Le concept n’est pas nouveau. Au Moyen Âge, les parents qui ne souhaitaient pas garder leurs enfants trouvaient des « tournées de renoncement ». Beaucoup d’entre eux, en France, ont fini par disparaître au début du XXe siècle. Ces dernières années, ce principe a refait surface sous la forme de boîtes chaudes et de surveillance. Il en existe des centaines dans différents États dont le Japon, l’Afrique du Sud, la Pologne, l’Allemagne et même la Suisse.

Selon l’Aide suisse à la mère et à l’enfant, en 2021, 26 enfants ont déjà été placés dans la fenêtre bébé depuis sa publication il y a plus de 20 ans. Six d’entre eux ont pu retourner auprès de leur mère après sa retraite.

« C’est une fenêtre sur la vie. C’est quelque chose de très spécial, un centre pour aider les bébés. »« , explique le gynécologue-obstétricien Werner Forster, dans une vidéo réalisée par l’Aide suisse à la mère et à l’enfant (ASME).

L’Allemagne, l’un des premiers pays européens à avoir réintroduit les baby boxes dans les années 2000 après une vague d’infanticides, compte plus de 300 enfants abandonnés par le système sur 20 ans.

Elles sont régulièrement critiquées car perçues comme encourageant l’abandon des enfants, et il n’y a pas de consensus sur les baby boxes. En 2012, les Nations Unies ont mis en garde contre son expansion, estimant que cette pratique «Cela entre en conflit avec le droit de l’enfant de connaître ses parents et d’être élevé par eux.»

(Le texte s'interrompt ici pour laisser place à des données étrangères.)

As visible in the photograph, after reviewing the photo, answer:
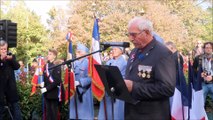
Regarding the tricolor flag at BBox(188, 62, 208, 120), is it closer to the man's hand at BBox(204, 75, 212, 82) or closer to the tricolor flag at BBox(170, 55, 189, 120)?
the tricolor flag at BBox(170, 55, 189, 120)

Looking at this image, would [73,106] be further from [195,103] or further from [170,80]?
[170,80]

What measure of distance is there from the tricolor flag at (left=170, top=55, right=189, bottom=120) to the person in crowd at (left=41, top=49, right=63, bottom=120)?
3.08 m

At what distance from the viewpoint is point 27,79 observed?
29.5 ft

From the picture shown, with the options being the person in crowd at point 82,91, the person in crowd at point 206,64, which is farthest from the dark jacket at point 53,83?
the person in crowd at point 206,64

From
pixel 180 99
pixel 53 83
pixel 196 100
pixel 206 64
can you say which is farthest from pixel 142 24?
pixel 206 64

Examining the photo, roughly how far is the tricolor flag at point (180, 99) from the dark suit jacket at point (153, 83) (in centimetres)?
118

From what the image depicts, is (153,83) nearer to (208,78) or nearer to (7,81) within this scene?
(7,81)

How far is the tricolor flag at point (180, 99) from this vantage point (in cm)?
502

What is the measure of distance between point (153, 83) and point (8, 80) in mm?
4073

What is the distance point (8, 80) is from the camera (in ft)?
23.0

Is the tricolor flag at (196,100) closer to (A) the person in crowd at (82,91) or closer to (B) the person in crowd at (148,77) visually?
(A) the person in crowd at (82,91)

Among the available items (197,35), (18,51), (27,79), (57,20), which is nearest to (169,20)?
(197,35)

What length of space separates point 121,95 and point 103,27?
3057 centimetres

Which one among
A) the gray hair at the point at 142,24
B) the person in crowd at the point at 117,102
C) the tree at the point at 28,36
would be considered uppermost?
the tree at the point at 28,36
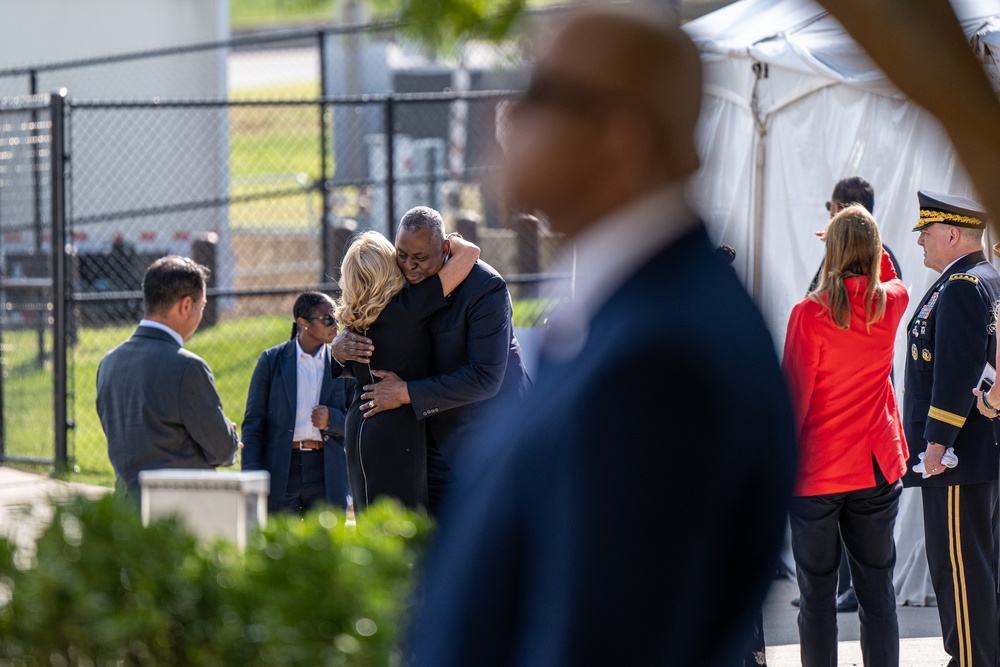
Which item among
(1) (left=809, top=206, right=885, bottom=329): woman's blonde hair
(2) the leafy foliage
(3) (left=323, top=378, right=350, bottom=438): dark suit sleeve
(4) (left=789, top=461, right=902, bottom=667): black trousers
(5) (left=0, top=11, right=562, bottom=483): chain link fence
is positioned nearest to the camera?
(2) the leafy foliage

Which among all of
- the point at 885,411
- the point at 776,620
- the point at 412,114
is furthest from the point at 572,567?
the point at 412,114

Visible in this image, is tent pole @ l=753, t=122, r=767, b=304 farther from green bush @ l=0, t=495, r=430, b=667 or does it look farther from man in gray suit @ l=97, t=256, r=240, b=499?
green bush @ l=0, t=495, r=430, b=667

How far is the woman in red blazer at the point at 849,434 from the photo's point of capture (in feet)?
16.9

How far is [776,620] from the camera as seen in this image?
6.78 m

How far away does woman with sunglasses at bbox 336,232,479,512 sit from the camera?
18.0 feet

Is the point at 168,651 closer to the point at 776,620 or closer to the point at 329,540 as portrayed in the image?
the point at 329,540

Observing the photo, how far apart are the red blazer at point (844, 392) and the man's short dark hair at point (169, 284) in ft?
8.53

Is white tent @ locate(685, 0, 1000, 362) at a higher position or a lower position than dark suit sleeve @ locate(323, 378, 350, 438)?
higher

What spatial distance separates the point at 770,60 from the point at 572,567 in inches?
234

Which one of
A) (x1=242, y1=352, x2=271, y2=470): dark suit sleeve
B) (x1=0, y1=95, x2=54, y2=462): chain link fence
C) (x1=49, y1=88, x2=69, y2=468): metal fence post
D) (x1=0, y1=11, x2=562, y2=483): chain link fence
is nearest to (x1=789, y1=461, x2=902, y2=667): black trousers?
(x1=242, y1=352, x2=271, y2=470): dark suit sleeve

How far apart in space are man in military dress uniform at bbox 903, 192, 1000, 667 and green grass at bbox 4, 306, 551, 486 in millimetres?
3501

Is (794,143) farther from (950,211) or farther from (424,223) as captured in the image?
(424,223)

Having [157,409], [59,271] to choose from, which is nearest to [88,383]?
[59,271]

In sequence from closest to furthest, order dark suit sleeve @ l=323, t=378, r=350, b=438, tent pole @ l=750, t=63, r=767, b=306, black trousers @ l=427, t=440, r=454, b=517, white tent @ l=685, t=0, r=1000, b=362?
black trousers @ l=427, t=440, r=454, b=517
dark suit sleeve @ l=323, t=378, r=350, b=438
white tent @ l=685, t=0, r=1000, b=362
tent pole @ l=750, t=63, r=767, b=306
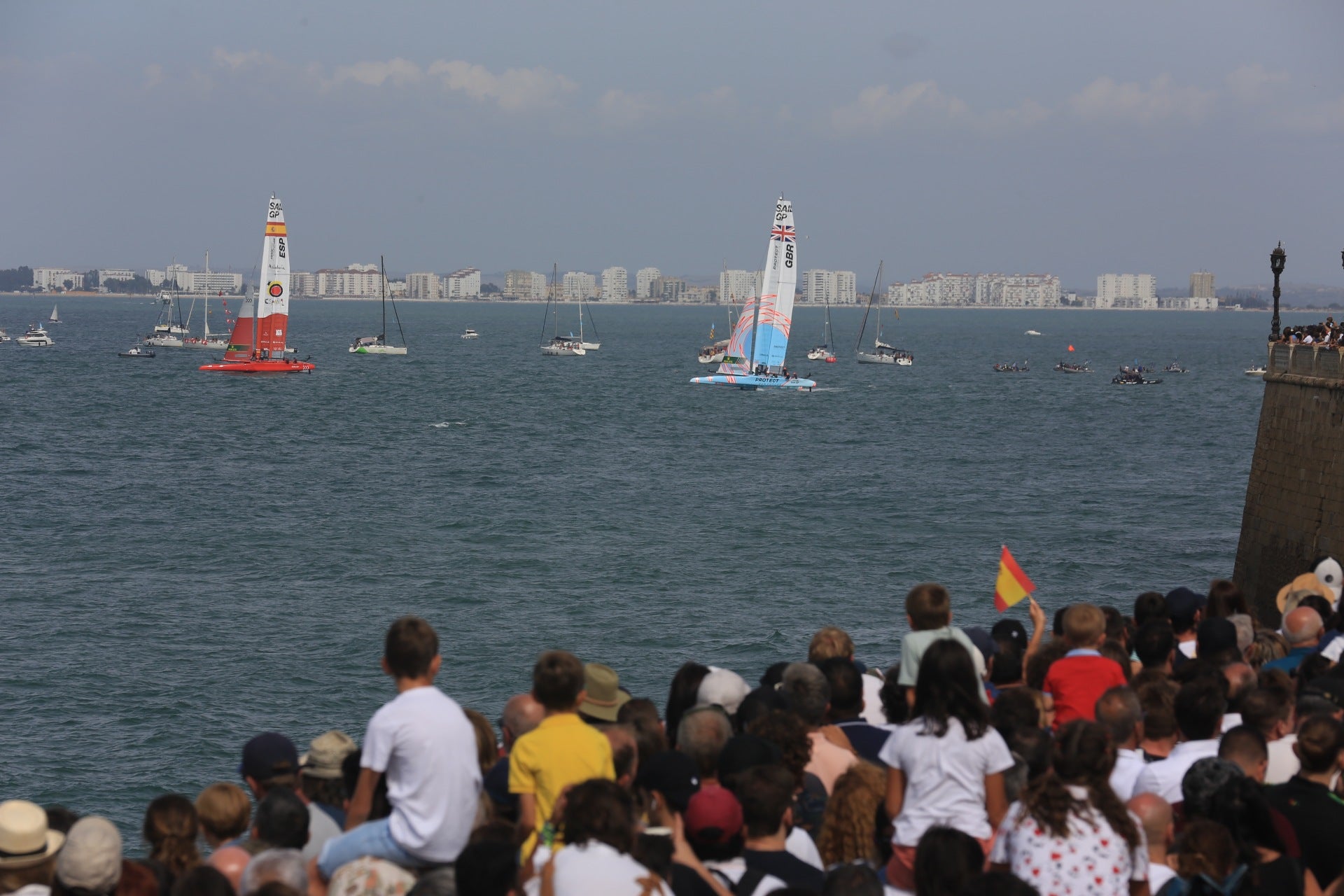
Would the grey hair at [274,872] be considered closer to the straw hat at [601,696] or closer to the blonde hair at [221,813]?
the blonde hair at [221,813]

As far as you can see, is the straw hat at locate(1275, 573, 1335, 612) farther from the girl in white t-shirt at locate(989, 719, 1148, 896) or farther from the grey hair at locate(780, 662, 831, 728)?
the girl in white t-shirt at locate(989, 719, 1148, 896)

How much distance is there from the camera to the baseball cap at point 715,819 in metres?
5.38

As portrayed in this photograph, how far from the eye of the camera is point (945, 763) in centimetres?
563

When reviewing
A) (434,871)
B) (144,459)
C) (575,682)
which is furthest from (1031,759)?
(144,459)

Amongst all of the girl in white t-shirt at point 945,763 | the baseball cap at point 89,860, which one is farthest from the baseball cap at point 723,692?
the baseball cap at point 89,860

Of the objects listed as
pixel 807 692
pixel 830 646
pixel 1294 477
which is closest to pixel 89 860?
pixel 807 692

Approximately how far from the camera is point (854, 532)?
38.0m

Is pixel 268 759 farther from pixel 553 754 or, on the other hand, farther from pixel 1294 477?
pixel 1294 477

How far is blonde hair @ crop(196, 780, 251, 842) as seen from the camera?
557cm

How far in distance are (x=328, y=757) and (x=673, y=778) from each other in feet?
5.19

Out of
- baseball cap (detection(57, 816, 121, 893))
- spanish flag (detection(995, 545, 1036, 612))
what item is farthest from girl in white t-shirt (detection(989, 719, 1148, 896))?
spanish flag (detection(995, 545, 1036, 612))

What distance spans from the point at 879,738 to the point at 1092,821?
194 cm

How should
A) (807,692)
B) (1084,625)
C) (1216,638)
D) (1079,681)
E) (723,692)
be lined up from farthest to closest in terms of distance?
(1216,638), (1084,625), (1079,681), (723,692), (807,692)

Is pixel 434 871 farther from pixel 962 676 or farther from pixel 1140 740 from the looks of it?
pixel 1140 740
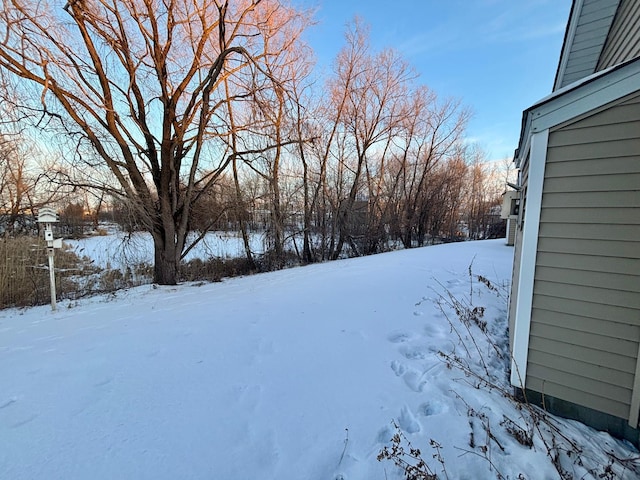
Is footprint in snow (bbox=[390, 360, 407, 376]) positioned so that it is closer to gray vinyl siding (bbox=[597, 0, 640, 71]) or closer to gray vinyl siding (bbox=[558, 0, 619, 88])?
gray vinyl siding (bbox=[597, 0, 640, 71])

« En France, nous avons une loi selon laquelle l’accouchement a lieu Présenté par Israel Nisand, Professeur d’Obstétrique et de Gynécologie à l’Université de Strasbourg.

Accoucher sous X permet d’accoucher de manière anonyme, que ce soit dans un établissement public ou privé. L’enfant sera ensuite confié à la Garderie (Ase) pour une éventuelle adoption. Cependant, la mère peut revenir sur son choix et récupérer son bébé dans un délai de deux mois. La France est l’un des rares pays à disposer d’une législation réglementant les naissances clandestines.

« Une femme qui n’a pas cette solution n’aura d’autre choix que de mettre le bébé dans une boxe. Je préfère accoucher sous X, car c’est une femme qui accouche dans de bonnes conditions. » Israël Nisand continue.

« En France, dans notre système, les femmes ne sont pas laissées seules. » Face au choix de les abandonner, se défend Sandrine Jancke, responsable du Service de prévention des adoptions de la Communauté européenne en Alsace. Le soutien qu’elles reçoivent lors de l’accouchement leur permet d’être mieux informées et d’obtenir des informations précieuses dont le bébé pourrait avoir besoin dans le futur. « Par exemple, cela nous permet d’en savoir plus sur l’histoire de la mère, ses antécédents médicaux et d’éventuelles maladies génétiques. Des informations qui nous permettent de savoir comment va se développer le bébé. Avec la baby box, si la maman ne veut rien laisser derrière elle, elle ne laissera rien derrière elle. »

En 2023, 10 naissances sous X ont été dénombrées depuis le début de l’année en Alsace. Il y en avait 12 en 2022.